I watch myself and I know I will find it impossible to conceive how she’s feeling. I watch myself and I know I will find it impossible to picture her in the hospital bed, to picture her in pain, to picture her trying to comprehend what is happening, to picture her fighting, to picture her as her own body turns against her and starts devouring itself, to picture her struggling to move, struggling to speak, reading her briefer and briefer messages to me, yet be unable to hear them in anything but her normal voice. Finding it impossible to picture her struggling to breathe, to picture her intubated in the ICU and the only sounds are the last beats of the song of her heart.

Because I watch myself and I know I still see her as she looked on our last morning together in the cottage, standing in the sunlight, waving me off as I had to leave, looking beautiful in a summer dress in front of the white walls of the cottage, with the lawn in front of her, and the lush fields all around. And the birds are singing, and the cattle are grazing, and there should be music in the air and woodland creatures gathered adoringly at her feet, and she’s smiling as she waves me off, and no one that happy, no one that pretty, no one that full of life, should ever fall ill. And I watch myself and I know I still don’t understand how any of this can happen.

I watch myself and know that in eighteen months or so I will find myself sitting in the pub across the street from this flat, and through the tall windows I will keep glancing at the windows above the barber’s and the mobile phone repair shop and in my silence I will keep hoping a light will come on.

I watch myself and I know the weight of what is happening is slowly beginning to pull me in.

Colm O'Shea's

Colm O’Shea’s work has appeared in gorse, The Vigilantia Anthology (Chroma Editions), Winter Papers, Sublunary Editions (Firmament), 3AM Magazine, The Tangerine, Fallow Media and others. He has also been broadcast on RTÉ radio (Keywords). He was a winner of the Irish Writers Centre Novel Fair in 2012, and won The Aleph Writing Prize in 2019. His debut work of experimental nonfiction is scheduled to be published by LJMcD Communications in 2024.

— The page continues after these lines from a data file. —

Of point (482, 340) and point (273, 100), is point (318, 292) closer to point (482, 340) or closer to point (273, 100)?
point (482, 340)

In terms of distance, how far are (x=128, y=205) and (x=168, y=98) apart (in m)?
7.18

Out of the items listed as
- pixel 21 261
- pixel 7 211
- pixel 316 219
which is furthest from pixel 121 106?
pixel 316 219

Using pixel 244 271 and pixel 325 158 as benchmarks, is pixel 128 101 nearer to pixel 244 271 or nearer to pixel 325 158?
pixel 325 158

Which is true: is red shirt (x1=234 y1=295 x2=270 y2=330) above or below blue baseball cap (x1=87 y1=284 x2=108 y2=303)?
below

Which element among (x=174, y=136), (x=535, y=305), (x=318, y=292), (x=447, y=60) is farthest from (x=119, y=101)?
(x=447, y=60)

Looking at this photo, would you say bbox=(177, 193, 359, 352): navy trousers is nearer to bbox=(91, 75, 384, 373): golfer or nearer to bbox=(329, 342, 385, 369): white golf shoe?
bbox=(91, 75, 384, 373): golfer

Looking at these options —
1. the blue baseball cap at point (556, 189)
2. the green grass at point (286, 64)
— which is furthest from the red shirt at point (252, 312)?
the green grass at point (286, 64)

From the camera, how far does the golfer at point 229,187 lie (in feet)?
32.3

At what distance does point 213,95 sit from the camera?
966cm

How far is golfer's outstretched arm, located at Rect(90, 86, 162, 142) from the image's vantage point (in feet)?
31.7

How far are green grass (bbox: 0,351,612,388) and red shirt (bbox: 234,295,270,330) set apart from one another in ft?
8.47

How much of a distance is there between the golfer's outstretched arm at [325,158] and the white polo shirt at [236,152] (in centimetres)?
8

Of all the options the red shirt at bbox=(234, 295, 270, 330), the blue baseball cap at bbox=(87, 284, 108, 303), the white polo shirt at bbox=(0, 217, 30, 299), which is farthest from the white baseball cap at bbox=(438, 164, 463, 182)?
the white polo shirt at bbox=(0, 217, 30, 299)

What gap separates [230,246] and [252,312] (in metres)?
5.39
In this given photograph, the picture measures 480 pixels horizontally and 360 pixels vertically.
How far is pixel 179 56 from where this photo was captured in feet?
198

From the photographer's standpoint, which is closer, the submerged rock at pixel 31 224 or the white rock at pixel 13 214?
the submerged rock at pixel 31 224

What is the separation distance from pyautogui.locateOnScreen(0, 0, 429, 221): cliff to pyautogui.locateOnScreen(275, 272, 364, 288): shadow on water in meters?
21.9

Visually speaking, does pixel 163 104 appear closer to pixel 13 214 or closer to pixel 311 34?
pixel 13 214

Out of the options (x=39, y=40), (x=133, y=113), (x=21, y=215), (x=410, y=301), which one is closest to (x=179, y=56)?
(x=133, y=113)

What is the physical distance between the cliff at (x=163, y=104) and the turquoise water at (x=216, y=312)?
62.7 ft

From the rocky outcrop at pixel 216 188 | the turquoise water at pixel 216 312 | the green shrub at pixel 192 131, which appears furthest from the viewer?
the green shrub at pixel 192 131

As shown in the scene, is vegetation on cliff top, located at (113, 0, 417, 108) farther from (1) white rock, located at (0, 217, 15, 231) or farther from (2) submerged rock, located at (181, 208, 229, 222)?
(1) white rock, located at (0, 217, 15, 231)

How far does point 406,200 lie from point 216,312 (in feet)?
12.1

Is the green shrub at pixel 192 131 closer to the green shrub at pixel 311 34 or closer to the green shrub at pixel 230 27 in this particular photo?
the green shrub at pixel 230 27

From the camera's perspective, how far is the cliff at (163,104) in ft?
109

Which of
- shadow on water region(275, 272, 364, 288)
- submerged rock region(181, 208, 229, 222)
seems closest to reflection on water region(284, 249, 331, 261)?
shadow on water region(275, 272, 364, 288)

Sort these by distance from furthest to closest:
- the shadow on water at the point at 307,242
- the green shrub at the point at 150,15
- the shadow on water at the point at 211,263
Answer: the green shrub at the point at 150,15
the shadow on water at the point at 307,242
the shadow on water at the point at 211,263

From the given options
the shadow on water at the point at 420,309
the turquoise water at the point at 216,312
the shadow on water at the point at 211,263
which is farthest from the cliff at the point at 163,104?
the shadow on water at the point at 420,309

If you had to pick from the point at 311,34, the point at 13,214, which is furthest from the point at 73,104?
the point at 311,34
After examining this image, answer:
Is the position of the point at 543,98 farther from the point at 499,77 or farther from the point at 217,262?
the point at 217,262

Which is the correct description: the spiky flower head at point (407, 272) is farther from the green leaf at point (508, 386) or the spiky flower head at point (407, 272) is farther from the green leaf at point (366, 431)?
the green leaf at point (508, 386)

About Feeling Gravity’s Pull: I wanted to use autofiction as a tool to examine the cruelty of memory.

I must have rewatched Wings of Desire shortly before I started the piece, or the image just popped into my head. But instead of the manifestations of some sort of supreme being attempting to offer solace, I turned it around, so the invisible watcher is you yourself. To be trapped in that moment, to know what will happen, and to know there is nothing you can do to change any of it, that no comfort or help is at hand.

Memory is a form of time travel really. Another favourite comes to mind, La Jetée, but again you’re trapped, tethered to your own body, again there is no escape.

The vain hope of a Hollywood ending, like (spoiler warning) Sandra Bullock surviving her ordeal in Gravity is ultimately the fiction.

To lose someone, but to return to a moment like this is, to me, the most real thing of all. Take the image of her outside the cottage in the countryside, something that tries to crowbar itself into the piece at the very end, something that tries to say look, there are more memories than this, beautiful memories, memories so close you can almost kiss them, but they become the unreality (the woodland creatures at her feet, the music), while the reality is a dryer cycle, an uncomfortable chair, and, like gravity, the inexorable pull of her death.